The Market in Crypto-Assets (MiCA) legislation has received unanimous approval from European Union (EU) members as the union moves towards tougher crypto regulations.
Crypto regulation is finally seeing the light of day, with various governments adopting it worldwide. Now, the European Union has also approved its much-awaited MiCA rules for crypto regulations.
All 27 Members Approved MiCA Rules for Crypto Regulations
The MiCA bill suffered multiple delays, but was deemed necessary, especially after the FTX collapse. Finally, last month it received approval from EU members.
And on Tuesday, all 27 finance ministers cast their final votes in favor of the MiCA law.
According to the IB Times, the rules are particularly aimed at closing the loopholes in the system that allow avoiding taxes.

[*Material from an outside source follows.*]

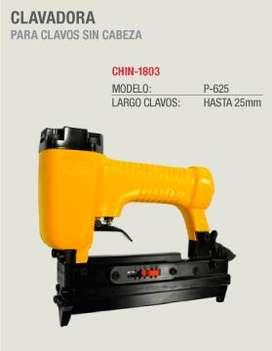 Clavadora Neumatica Mini Espina P625 China Nueva espinas de 15 18 22mm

Sweden’s Finance Minister, Elisabeth Svantesson, says, “This reduces the risk of crypto assets being used as a safe haven for tax avoidance and tax fraud.”
The implementation of MiCA legislation will start in July 2024.
Gary Gensler: Rules for Crypto Already Published
While the EU and other major countries are towards clear crypto regulation, the Securities and Exchange Commission (SEC) is unwilling to prepare specific guidelines.
In a conversation with Tom Barkin, the President of the Federal Reserves Bank of Richmond, SEC chair Gary Gensler affirmed that rules for crypto are already published. He said:
“Our agency has put out rules about what it is to be an exchange, what it means to be a broker-dealer, what it is to be an adviser of custody and assets, and how to register a securities offering.
Those rules exist, and there’s nothing about a new technology that makes it non-consistent with the public policies that Congress has laid out.”
Earlier today, BeInCrypto reported that the SEC refused Coinbase’s request for specific guidelines on crypto regulations. The SEC’s response came after the court ordered it to answer Coinbase’s appeal on May 4.